GIVEN RECORDS below:

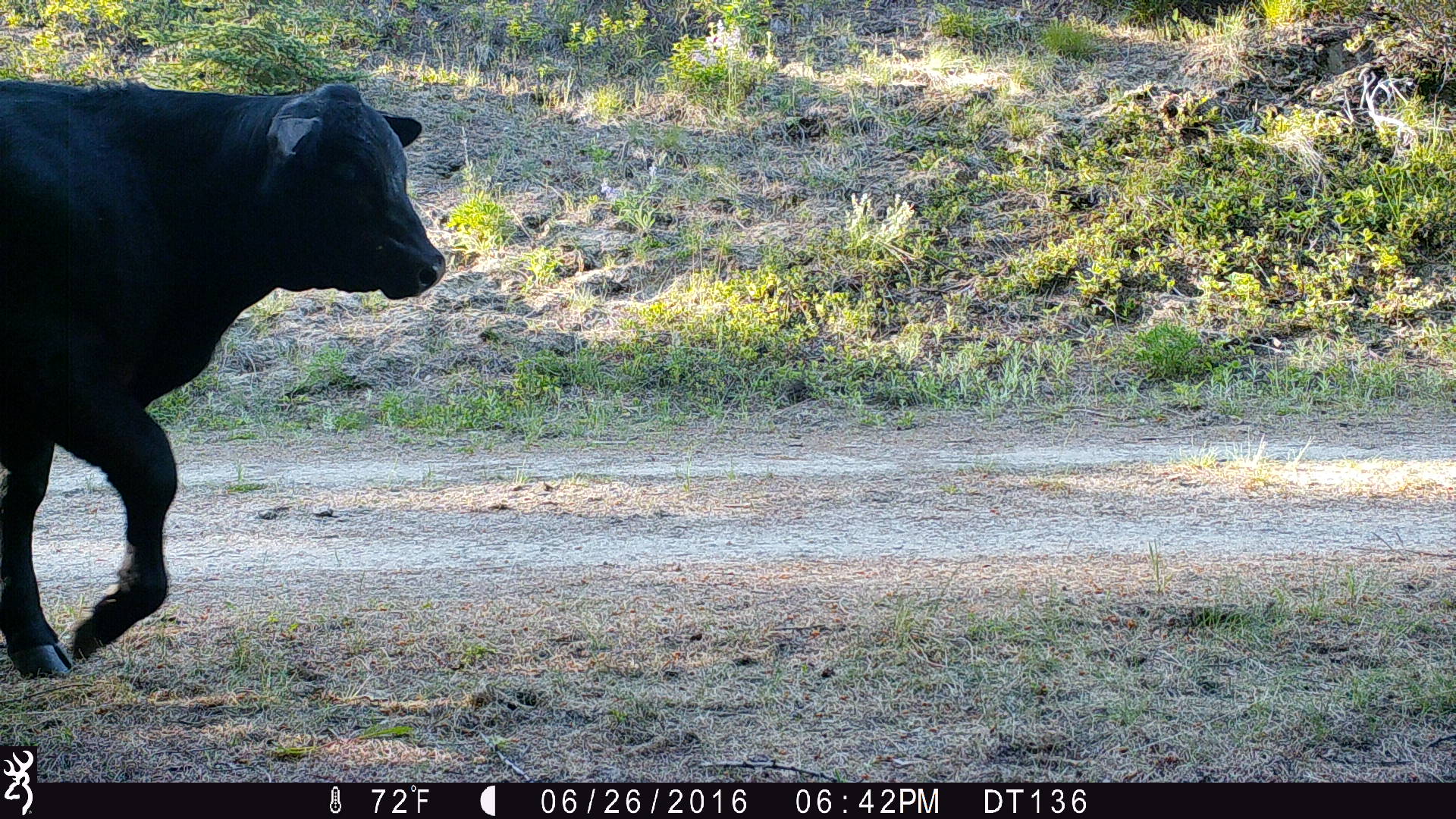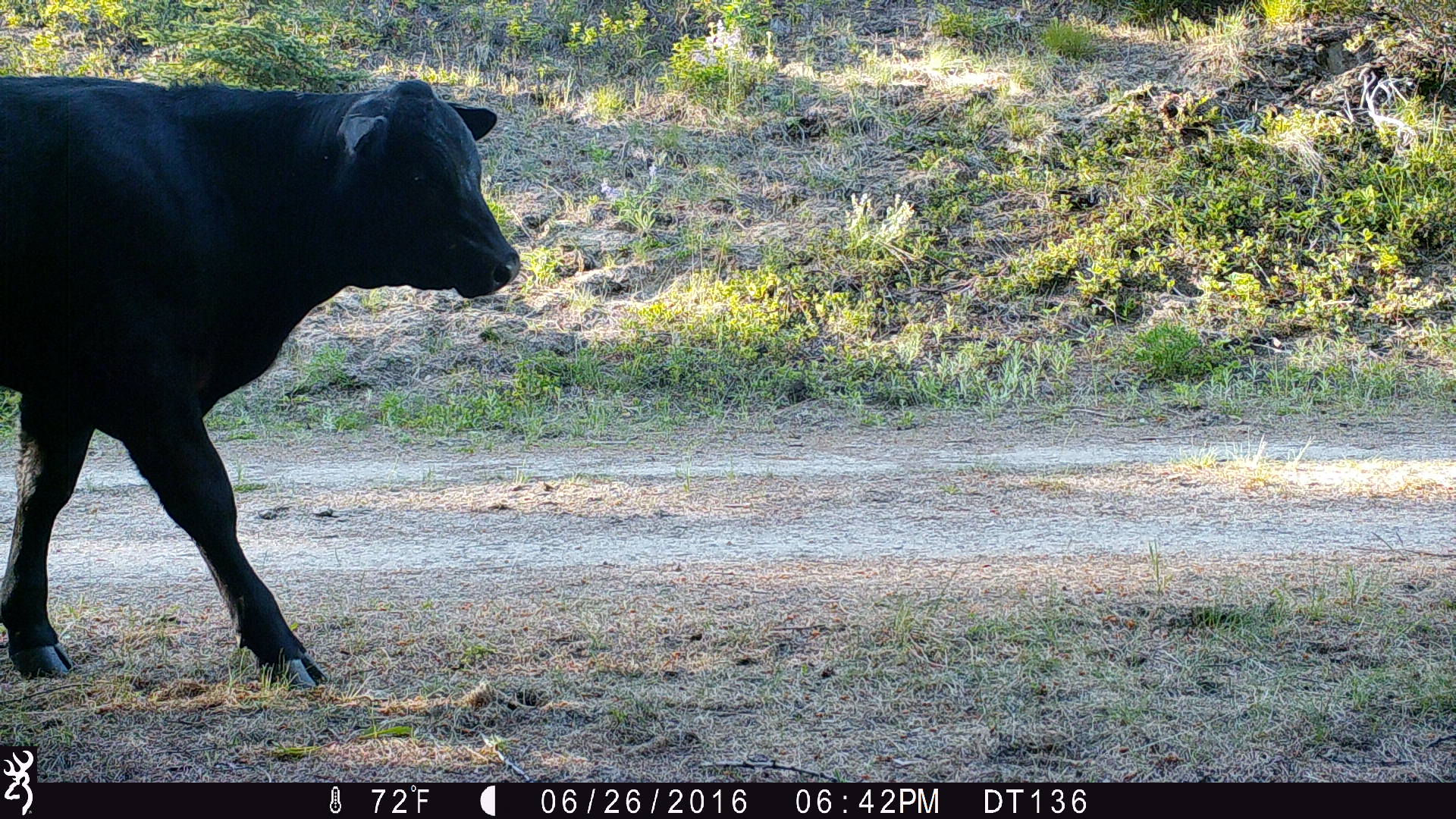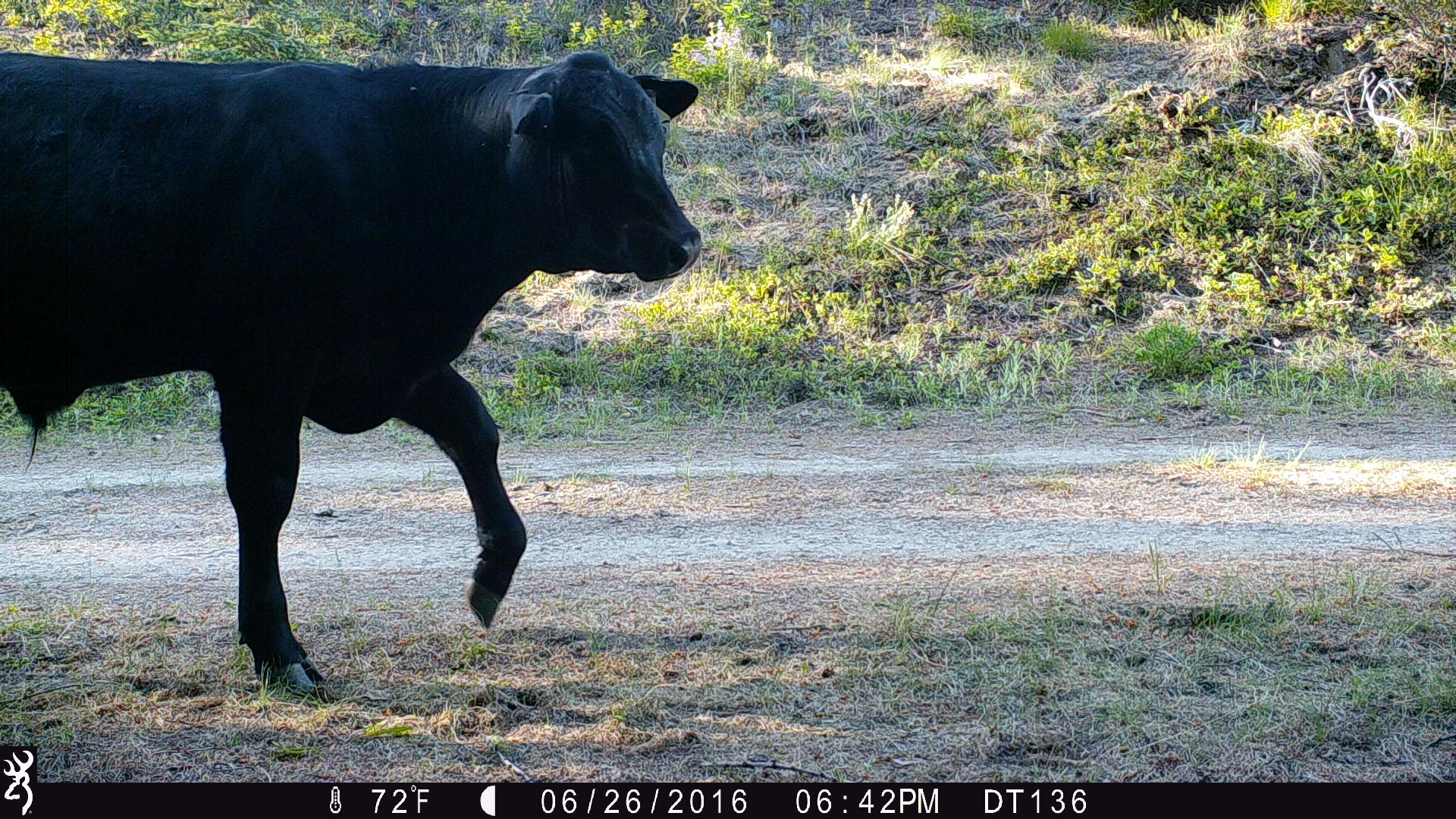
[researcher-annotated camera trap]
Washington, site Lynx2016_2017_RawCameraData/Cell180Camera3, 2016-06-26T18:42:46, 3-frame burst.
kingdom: Animalia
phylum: Chordata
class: Mammalia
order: Artiodactyla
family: Bovidae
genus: Bos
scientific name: Bos taurus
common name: domestic cattle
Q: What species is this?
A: Domestic cattle (Bos taurus).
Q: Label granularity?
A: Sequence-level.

End of GIVEN RECORDS.

◆ WHAT IS NEEDED
Make an exact printout of the listing above, omitting the images.

◆ SOLVED EXERCISE
[researcher-annotated camera trap]
Washington, site Lynx2016_2017_RawCameraData/Cell180Camera3, 2016-06-26T18:42:46, 3-frame burst.
kingdom: Animalia
phylum: Chordata
class: Mammalia
order: Artiodactyla
family: Bovidae
genus: Bos
scientific name: Bos taurus
common name: domestic cattle
Q: What species is this?
A: Domestic cattle (Bos taurus).
Q: Label granularity?
A: Sequence-level.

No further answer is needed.